• _Exercise inputs_:
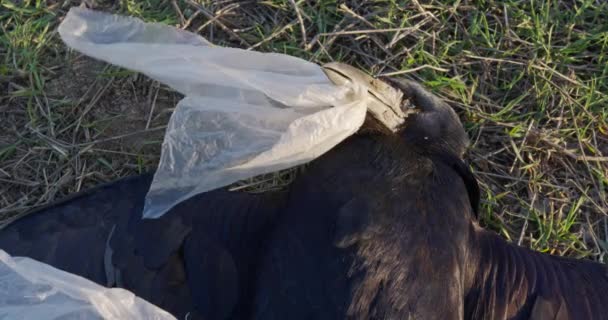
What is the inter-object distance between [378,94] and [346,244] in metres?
0.47

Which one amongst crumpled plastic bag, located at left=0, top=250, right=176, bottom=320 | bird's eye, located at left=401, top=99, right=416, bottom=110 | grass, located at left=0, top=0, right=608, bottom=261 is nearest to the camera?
crumpled plastic bag, located at left=0, top=250, right=176, bottom=320

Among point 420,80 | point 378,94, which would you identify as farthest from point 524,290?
point 420,80

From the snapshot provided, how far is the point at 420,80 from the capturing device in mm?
2498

• _Stated goal_: Copy all of the entries above verbatim, including their answers, but leave the pictures out.

• _Task answer_:
What is the inter-object distance between [378,94] and [346,244] in metres?
0.47

Which one amongst crumpled plastic bag, located at left=0, top=250, right=176, bottom=320 | bird's eye, located at left=401, top=99, right=416, bottom=110 | grass, located at left=0, top=0, right=608, bottom=261 is nearest to the camera?
crumpled plastic bag, located at left=0, top=250, right=176, bottom=320

Among point 420,80 | point 378,94, which would you identify as farthest from point 524,290?
point 420,80

From the snapshot provided, how far is the point at 420,80 from the capturing device in mm?
2498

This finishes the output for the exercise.